Five years good, two years questionable?  I can live with that.  I kind of like the controversy of the off years.  The biggest weakness in the BCS is that it does not ensure good match ups in the non-championship games.  If I am the BCS Czar, I throw out all automatic conference qualifiers and give the eight spots to the top eight teams in the country.  Boise State?  Louisville?  All welcome.  No special preferences for Notre Dame.  No ridiculous spot for the Big East winner.  If three of the top teams in the country come from the same conference, so be it.  They deserve a rewarding bowl vs. another really good team, not some trip to the Motor City Bowl in Detroit.

Finally, a Big 10-Pac 10 match up in the Rose Bowl should occur EVERY year.  Screw the BCS.  Rose Bowl tradition trumps it.

Notice that I said nothing about a playoff.  I am 100% anti-playoff.  It has nothing to do with "time away from class."  Divisions I-AA, II and III get along just fine with 14 or 15 game seasons.  My negative feelings about a college football playoff are entirely emotional and based on tradition.  March Madness?  A special, unique tradition.  The College World Series at Rosenblatt Stadium in Omaha?  A special, unique tradition.  I just have no desire to watch college football morph into the NFL.

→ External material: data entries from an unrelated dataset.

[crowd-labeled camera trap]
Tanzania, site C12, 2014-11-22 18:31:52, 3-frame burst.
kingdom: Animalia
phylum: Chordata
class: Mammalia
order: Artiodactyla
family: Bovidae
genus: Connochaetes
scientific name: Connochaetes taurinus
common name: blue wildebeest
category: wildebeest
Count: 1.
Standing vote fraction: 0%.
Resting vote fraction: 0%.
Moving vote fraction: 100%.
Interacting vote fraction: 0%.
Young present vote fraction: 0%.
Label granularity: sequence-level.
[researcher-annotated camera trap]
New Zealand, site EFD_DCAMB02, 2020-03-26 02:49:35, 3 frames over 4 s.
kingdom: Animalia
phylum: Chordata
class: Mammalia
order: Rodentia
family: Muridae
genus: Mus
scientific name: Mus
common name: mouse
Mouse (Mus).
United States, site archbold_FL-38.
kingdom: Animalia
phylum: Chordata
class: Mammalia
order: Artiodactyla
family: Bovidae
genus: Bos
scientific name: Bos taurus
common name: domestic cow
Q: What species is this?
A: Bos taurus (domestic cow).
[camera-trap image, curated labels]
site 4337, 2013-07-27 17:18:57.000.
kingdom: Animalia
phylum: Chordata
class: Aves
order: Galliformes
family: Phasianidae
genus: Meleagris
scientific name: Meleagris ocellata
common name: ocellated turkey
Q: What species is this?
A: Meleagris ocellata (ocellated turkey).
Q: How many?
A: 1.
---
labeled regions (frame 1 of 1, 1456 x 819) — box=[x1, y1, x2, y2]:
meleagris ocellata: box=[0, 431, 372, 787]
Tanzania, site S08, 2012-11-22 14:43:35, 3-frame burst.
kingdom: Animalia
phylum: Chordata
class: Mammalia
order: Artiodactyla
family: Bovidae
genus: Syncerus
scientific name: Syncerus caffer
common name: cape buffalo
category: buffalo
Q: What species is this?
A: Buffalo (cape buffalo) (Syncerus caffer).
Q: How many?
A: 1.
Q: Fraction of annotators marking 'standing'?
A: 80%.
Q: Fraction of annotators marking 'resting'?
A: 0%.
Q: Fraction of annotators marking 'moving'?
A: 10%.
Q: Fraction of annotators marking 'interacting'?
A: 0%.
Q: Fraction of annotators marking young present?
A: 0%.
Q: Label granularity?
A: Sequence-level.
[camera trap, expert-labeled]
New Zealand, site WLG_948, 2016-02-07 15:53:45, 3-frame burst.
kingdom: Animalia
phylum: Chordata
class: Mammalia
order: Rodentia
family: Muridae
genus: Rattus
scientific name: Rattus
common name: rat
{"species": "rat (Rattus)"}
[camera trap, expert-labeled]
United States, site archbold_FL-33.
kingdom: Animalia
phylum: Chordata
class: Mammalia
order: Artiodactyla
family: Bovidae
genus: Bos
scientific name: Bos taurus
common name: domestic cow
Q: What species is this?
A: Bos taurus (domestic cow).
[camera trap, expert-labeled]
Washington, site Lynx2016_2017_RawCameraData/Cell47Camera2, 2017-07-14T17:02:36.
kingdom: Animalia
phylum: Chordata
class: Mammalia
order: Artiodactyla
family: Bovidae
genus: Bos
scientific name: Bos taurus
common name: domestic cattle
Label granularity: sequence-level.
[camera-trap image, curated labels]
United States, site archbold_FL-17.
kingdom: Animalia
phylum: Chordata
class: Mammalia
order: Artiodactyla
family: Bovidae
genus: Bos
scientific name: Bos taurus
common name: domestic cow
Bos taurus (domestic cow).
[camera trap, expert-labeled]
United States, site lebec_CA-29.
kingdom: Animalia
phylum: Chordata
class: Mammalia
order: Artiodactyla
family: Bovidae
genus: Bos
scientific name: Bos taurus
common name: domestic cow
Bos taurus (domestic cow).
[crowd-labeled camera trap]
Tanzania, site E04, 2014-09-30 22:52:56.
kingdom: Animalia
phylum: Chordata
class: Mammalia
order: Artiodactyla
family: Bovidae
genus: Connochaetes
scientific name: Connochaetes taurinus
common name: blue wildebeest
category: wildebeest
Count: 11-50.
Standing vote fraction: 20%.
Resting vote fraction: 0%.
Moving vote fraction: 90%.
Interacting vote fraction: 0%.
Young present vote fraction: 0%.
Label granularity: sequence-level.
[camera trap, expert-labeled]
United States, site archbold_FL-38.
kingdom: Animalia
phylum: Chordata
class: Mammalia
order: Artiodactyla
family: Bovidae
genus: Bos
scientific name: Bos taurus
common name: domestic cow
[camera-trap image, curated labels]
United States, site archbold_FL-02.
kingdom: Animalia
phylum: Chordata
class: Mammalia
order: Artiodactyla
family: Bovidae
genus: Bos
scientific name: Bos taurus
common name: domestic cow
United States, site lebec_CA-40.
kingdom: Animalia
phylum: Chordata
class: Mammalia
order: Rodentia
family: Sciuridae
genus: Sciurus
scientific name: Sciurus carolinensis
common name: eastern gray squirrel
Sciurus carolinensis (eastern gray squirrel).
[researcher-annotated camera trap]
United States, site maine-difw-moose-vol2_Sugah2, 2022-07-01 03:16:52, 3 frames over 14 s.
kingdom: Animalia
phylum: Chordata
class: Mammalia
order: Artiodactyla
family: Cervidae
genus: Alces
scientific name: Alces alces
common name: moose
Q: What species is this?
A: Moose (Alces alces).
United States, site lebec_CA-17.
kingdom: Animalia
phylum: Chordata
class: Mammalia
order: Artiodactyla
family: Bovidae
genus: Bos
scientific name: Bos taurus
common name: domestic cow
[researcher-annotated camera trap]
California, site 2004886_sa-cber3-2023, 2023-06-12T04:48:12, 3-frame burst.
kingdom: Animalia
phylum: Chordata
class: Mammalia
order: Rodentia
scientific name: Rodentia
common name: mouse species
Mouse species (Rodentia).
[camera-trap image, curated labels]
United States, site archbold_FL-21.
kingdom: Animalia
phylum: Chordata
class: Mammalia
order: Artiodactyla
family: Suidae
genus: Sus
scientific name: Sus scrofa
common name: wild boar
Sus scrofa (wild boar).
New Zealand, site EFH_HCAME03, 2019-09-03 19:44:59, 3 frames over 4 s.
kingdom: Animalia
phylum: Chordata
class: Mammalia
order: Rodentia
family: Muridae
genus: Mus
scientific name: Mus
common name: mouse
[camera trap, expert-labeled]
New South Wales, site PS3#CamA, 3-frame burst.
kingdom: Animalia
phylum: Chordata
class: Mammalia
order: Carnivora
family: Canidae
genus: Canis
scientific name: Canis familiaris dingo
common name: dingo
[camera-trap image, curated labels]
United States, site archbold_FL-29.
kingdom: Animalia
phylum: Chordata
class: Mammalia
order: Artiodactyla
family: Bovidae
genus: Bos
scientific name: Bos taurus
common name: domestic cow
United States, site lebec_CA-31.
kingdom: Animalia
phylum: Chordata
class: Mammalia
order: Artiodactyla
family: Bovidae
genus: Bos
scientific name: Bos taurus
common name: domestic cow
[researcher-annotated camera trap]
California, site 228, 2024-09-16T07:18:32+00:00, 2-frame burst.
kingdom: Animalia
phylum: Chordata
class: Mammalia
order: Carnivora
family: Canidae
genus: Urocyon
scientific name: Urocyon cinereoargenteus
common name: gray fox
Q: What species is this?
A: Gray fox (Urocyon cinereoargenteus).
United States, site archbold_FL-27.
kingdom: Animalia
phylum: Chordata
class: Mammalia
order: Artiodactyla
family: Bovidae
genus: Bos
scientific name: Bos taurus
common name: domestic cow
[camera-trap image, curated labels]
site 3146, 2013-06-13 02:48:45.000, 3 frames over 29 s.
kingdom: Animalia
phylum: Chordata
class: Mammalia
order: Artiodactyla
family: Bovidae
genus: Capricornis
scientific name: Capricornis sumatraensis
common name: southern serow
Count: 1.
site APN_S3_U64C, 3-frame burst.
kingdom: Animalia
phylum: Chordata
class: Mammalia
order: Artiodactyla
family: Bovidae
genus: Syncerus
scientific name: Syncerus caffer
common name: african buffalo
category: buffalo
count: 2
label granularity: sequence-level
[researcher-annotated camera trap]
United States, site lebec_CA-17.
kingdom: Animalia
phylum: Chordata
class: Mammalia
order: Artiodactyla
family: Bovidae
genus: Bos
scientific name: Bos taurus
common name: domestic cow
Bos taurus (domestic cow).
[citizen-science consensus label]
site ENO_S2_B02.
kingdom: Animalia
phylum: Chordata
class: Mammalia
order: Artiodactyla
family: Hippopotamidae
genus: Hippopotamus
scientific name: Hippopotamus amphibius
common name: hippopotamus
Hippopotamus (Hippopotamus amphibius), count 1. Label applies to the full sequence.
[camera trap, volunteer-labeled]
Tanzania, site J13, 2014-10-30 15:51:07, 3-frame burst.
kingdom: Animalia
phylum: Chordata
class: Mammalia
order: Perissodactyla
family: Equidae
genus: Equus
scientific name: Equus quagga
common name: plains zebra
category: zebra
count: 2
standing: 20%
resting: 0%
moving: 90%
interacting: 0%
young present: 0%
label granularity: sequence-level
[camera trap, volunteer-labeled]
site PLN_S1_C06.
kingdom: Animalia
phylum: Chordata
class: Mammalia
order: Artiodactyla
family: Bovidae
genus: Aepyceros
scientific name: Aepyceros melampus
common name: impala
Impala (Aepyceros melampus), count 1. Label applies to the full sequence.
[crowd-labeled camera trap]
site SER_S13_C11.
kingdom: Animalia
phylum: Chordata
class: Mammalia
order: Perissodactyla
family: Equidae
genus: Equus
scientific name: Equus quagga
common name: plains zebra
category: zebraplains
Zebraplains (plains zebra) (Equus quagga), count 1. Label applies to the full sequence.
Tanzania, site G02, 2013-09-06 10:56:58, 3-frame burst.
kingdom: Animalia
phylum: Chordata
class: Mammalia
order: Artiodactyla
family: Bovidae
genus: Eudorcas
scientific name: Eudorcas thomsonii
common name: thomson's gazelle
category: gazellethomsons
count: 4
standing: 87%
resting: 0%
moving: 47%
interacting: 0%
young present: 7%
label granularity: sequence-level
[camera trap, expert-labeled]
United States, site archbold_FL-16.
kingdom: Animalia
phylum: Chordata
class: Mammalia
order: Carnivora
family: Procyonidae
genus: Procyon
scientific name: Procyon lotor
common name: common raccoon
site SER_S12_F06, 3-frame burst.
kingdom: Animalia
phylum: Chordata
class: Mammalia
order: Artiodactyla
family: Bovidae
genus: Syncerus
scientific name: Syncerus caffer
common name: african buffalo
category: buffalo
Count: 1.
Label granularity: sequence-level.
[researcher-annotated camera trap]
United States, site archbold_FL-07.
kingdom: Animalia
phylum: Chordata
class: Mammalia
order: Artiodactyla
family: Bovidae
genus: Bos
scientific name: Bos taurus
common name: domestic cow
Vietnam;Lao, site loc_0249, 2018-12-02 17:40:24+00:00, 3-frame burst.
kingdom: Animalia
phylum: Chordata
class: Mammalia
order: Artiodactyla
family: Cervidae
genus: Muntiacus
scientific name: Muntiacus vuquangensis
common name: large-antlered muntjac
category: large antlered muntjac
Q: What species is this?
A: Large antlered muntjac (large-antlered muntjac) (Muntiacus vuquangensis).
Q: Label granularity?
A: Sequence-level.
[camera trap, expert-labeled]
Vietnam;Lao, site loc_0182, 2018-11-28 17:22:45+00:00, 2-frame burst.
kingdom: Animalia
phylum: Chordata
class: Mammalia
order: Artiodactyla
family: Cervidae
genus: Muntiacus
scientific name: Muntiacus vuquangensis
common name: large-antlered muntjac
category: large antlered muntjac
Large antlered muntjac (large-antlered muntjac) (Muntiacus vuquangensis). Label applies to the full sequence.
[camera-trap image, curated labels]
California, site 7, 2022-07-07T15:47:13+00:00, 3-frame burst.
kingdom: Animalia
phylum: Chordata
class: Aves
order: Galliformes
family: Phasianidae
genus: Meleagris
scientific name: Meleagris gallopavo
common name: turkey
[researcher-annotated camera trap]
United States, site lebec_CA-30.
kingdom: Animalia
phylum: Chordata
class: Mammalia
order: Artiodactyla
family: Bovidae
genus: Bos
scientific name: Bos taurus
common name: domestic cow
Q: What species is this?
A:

Jeff Lewis—See "The Genesis of Winter Wildness."

Mike Daniels—There are many solutions to fixing the current college football postseason.  Some of these solutions are educated responses by fans of college football, but most are not.  In order to fix the system, you have to know the complexity of the system.

Out of the 112 Division I football playing institutions, close to half belong to a "big six" conference (i.e. Big Ten, Pac Ten).  Because these conferences have so many bowl commitments and send five or more teams to bowls around the country, there are financial implications to leaving the current system.  When millions of dollars are involved, college presidents aren't too hasty to give up the money.

Forget having a playoff after the current bowls.  Extending the season for such a format only cuts into basketball season.  It will also increase expenses for those student athletes having to stay on campus during semester breaks.  For those schools on the quarter system, it would also cause problems in missed class time for a new quarter.  Traveling to these games by fans would also decrease because they would not occur during the normal winter break.

With that in mind, here is the solution.  Tweak the current system slightly by having a selection committee to decide the matchups for the top four bowls, just as all other major NCAA sports postseason selections are decided by a committee.  Forget having a computer determine matchups for the top two spots, but have individuals select who the best teams are using their own criteria.  Adding the human element is the only fair solution.

The only "buy-in" with this solution is the major conferences giving up those ties with the big four bowls.  This would be a tough sell, but most likely over a period of time, each of the conferences will reap the benefits from having a team selected to play in one of the top bowl games.  Just as the strength of each conference varies from year to year in the NCAA
Basketball Tournament, so too could the fluctuation happen in college
football.

At the end of the day, it will be about money and how rich the institutions and conferences can get from the BCS.